Packers’ draft could land top WR, TE & S

By Chris Havel

GREEN BAY, Wis. – It’s always an interesting exercise to the play the pre-draft “What if?” game involving the Green Bay Packers.

For example, what if the Packers draft a quarterback in the first round? That wasn’t an oft-asked question going into the 2020 NFL draft, but it sure was afterward.

No one who’s been paying attention thinks there will be a Jordan Love-type pick by the Packers during the upcoming April 28-30 draft.

That doesn’t mean the possible “What if?” moments should go unexplored.

** What if … the Packers find a way to select the top two receivers, the top tight end and an unparalleled hybrid safety in this draft?

It could happen. In fact, it’s not even farfetched.

The Packers could send their 22nd pick and two fourth-round picks to the L.A. Chargers in return for the 17th pick, which they use to land Alabama wide receiver Jameson Williams.

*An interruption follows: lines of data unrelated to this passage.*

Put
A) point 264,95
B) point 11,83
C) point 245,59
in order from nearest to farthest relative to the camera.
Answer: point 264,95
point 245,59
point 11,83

Before Williams tore his ACL in the national championship game, he was generally regarded as the best at his position.

The injury didn’t change his potential. It merely means he’ll be ready nine months later than the ideal scenario.

Without question the Packers would have their future WR1 in the fold.

Clearly, some Packers’ fans would be miffed because Williams doesn’t equate to immediate help. That’s understandable, but to them I would say, “Be patient.”

At 28, the Packers double down at receiver and select Arkansas’ Treylon Burks.

The 6-2, 225-pound receiver is one of the most sure-handed targets in the draft. He also is a menace after the catch and reminds NFL scouts of another former SEC receiver: Ole Miss’s A.J. Brown.

Brown (6-1, 225) was a player I absolutely loved out of college. He has gone on to be an incredibly productive NFL player. He has 185 catches for 2,995 yards and 24 touchdowns in his first three seasons. The Packers would be thrilled if Burks could match those numbers.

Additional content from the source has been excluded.